This report outlines a detected vulnerability in Citrix NetScaler devices that are configured to perform HTTP to HTTPS redirects. Security scanners have identified these redirects as susceptible to Cross-Site Scripting (XSS) attacks due to the way NetScaler appends the path and query of the original request to the redirected URL.
The vulnerability arises when the NetScaler device is configured to redirect HTTP requests to HTTPS without specifying an absolute URL path. Security scanners have mistakenly flagged this behavior as an XSS vulnerability, particularly when redirect requests include potentially malicious input.
NetScaler Virtual IP (VIP) configured for HTTP to HTTPS redirect is erroneously flagged as vulnerable to XSS attacks by security scanning tools.
To mitigate this issue, the recommendation is to modify the redirect URL to an absolute path by appending a “/” (forward slash) to the end of the base URL. This change clarifies the redirect intent and prevents the misinterpretation by security scanners.
Configuration Command Example:
add lb vserver <VIP_IP>_https_redirect HTTP <VIP_IP> 80 -persistenceType NONE -redirectURL "https://vip.domain.com/" -cltTimeout 180 -downStateFlush DISABLED
The vulnerability flagging occurs due to a misunderstanding by scanning tools, which interpret relative HTTP to HTTPS redirects as potentially exploitable for XSS attacks.
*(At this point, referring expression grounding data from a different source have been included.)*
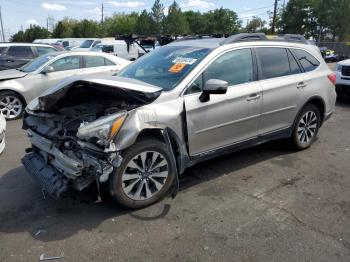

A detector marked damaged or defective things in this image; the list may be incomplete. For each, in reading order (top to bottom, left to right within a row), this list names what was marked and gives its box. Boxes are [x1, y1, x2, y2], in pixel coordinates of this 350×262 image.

crumpled hood [27, 75, 163, 112]
damaged front end [22, 78, 162, 199]
broken headlight assembly [77, 110, 127, 145]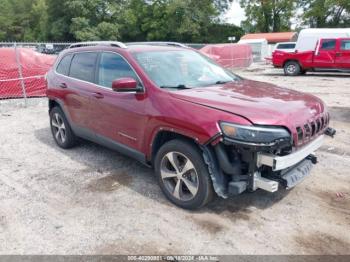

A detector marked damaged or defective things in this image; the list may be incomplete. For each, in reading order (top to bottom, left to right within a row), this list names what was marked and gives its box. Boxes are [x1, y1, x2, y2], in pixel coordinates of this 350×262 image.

detached bumper cover [256, 135, 324, 172]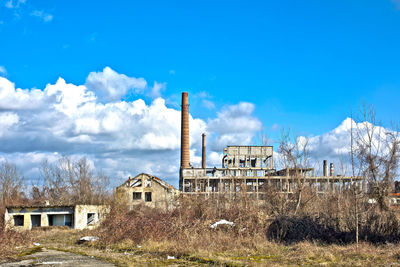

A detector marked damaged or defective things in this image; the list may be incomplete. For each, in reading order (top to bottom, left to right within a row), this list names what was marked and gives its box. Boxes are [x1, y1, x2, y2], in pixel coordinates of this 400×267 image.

rusted metal structure [178, 93, 366, 198]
Example of Misinterpreted Request:
GET /null.htw?CiWebHitsFile=/<script>xss</script>.aspx&CiRestriction=none&CiHiliteType=Full HTTP/1.1
The identified vulnerability is a result of a misinterpretation rather than an actual security flaw within the Citrix NetScaler configuration. Adjusting the redirect to use an absolute URL path effectively addresses the concern raised by automated security scans. This action should resolve any false positive flags related to XSS vulnerabilities in the context of HTTP to HTTPS redirection on Citrix NetScaler devices.